Thread: Creating Cubic Function without integrals?

1. Creating Cubic Function without integrals?

We are about to learn integrals, but this homework does not expect an understanding of them. I'm having a hard time understanding what I am to do.

The problem asks me to find cubic function in the form of $f(x)=ax^3+cx^2+d$ that has a local maximum value of 9 at -3 and a local minimum value of 7 at 0.

So I knew that the zeros for $f'(x)$ were equal to -3 and 0. Using that I came up with $x(x+3)$. I realize though that any coefficient attached to the first x would still give a zero of 0. So how do I find that coefficient?

Taking the antiderrivitive of my function, then adding the constant 7 gave: $f(x) = \frac{1}{3}x^3+\frac{3}{2}x^2+7$. However with this, $f(-3) = 11.5$, not 9. What am I missing?

EDIT:
I wanted to add that I tried also working from the second derivative, too. Thinking that the inflection point ought to be halfway between 0 and -3, I made $f''(x) = x + \frac{3}{2}$ which makes $f'(x) = \frac{1}{2}x^2 + \frac{3}{2}x$ which still has zeros of 0 and -3. The anti derivative of that gives $f(x) = \frac{1}{6}x^3 + \frac{3}{4}x^2 +7$ after adding the constant. We're really close, but $f(-3) = 9.25$ which isn't 9.

Just wanted whoever to know that I'm giving it the old college try

2. Re: Creating Cubic Function without integrals?

$f \, '(x) = Cx(x+3)$ for some constant $C.$

3. Re: Creating Cubic Function without integrals?

Take the derivative of $f(x)=ax^3+cx^2+d$. As BobP said, that's equal to $Cx(x+3)$. That gives you a relationship between a and c, so you have only two unknowns. The equation $f(0)=7$ gives you d, and the equation $f(-3)=9$ then gives you a and c.

- Hollywood

4. Re: Creating Cubic Function without integrals?

Right, I understand that much.
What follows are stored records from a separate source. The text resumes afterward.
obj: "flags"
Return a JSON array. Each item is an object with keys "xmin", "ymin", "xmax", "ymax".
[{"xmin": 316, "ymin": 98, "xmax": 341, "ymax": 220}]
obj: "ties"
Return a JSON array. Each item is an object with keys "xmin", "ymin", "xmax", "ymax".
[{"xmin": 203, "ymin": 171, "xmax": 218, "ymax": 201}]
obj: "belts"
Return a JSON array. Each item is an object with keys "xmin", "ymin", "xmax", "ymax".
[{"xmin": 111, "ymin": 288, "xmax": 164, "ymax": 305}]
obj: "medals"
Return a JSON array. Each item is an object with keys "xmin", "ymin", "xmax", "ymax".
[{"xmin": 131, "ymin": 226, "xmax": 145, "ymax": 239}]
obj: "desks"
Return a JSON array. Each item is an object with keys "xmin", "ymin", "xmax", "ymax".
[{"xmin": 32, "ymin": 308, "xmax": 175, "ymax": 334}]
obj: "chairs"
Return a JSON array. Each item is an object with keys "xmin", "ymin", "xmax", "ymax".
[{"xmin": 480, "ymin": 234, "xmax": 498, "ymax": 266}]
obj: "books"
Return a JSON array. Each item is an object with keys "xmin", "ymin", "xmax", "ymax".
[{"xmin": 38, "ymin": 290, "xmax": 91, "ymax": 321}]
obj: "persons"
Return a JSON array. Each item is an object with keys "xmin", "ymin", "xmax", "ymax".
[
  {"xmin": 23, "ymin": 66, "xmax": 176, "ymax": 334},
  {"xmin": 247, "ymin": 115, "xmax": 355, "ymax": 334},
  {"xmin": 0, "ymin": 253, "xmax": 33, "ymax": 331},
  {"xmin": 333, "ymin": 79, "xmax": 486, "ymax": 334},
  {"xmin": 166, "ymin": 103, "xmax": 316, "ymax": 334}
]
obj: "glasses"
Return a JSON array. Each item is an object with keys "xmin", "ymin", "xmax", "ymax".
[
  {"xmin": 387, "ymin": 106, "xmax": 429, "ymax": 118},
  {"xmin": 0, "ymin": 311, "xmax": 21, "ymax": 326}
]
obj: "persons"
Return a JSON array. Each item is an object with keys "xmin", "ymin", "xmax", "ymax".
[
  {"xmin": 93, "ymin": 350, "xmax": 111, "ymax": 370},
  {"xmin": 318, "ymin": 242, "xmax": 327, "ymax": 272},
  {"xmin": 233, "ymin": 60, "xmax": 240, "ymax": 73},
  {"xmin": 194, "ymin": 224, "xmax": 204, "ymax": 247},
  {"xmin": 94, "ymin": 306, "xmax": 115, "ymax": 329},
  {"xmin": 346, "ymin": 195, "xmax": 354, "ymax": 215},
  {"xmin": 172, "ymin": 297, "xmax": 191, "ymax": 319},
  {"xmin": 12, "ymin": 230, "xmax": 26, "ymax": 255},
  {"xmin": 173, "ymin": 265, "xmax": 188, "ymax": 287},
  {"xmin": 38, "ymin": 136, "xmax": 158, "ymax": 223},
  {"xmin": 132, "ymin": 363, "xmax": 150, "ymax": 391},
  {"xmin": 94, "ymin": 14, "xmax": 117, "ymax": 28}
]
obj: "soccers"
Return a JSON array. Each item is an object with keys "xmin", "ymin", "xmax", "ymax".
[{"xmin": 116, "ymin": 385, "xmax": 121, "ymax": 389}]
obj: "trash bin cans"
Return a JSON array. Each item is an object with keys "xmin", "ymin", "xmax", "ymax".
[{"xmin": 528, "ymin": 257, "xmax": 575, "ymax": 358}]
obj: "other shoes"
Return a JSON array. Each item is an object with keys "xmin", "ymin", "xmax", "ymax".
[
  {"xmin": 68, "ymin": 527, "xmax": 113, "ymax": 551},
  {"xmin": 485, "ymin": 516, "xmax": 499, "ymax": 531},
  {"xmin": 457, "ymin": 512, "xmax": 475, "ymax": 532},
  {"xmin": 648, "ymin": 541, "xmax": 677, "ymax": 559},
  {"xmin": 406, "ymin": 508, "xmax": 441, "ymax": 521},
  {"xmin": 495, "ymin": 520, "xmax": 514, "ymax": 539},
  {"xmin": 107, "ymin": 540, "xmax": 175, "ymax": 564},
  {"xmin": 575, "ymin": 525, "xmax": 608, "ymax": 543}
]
But besides trial and error, what's the intuitive way to find that constant?

5. Re: Creating Cubic Function without integrals?

I must be extremely thick headed. I'm sorry, but I still don't get it. The derivative of $f(x) = ax^3+cx^2+d$ is $Cx(x+3)$, but 'C' isn't the 'c' from the first equation, is it? I can't see how it would be. I tried setting it up another way where $f(-3) = a(-3)^3 + c(-3)^2 + 7 = 0$ which leaves me with $3a+c=\frac{2}{9}$ but I'm not sure I'm helping myself here. I'm getting frustrated because I feel like it should be obvious, but it isn't at all.

6. Re: Creating Cubic Function without integrals?

I don't understand why you'd need integration for this.
You function is $f(x)=ax^3+cx^2+d$

The points (0,7) and (-3,9) lie on the line
$a(0)^3+c(0)^2+d=7$
$a(-3)^3+c(-3)^2+d=9$

There is a critical point at -3
$f'(x)=3x^3+2cx$
$3(-3)^3+2c(-3)=0$

Solve the simultaneous equations for a, c and d

7. Re: Creating Cubic Function without integrals?

Shakarri has the right approach, and the 3 equations you need to solve 3 variables, but messed up a bit on the 3rd equation (derivative):

$f'(x) = 3ax^2 + 2cx = 0$

with critical point at -3

$f'(x) = 0 = 3a(-3)^2 + 2c(-3)$

Should be the correct 3rd equation.

8. Re: Creating Cubic Function without integrals?

Thanks everyone. I got it figured out thanks to your help. I was frustrated because everyone kept telling me what I already knew and had said in post 1, that is, that $f'(x) = Cx(x+3)$. I just didn't realize that I needed to take the equation $f'(x) = Cx^2+3Cx$ to go to $f(x) = \frac{C}{3}x^3 + \frac{3C}{2}x^2+7$ I set that equal to 9, solved for C which was $\frac{4}{9}$ meaning $a=\frac{4}{9}*\frac{1}{3} = \frac{4}{27}$ and $c=\frac{4}{9}*\frac{3}{2} = \frac{2}{3}$. Thanks again.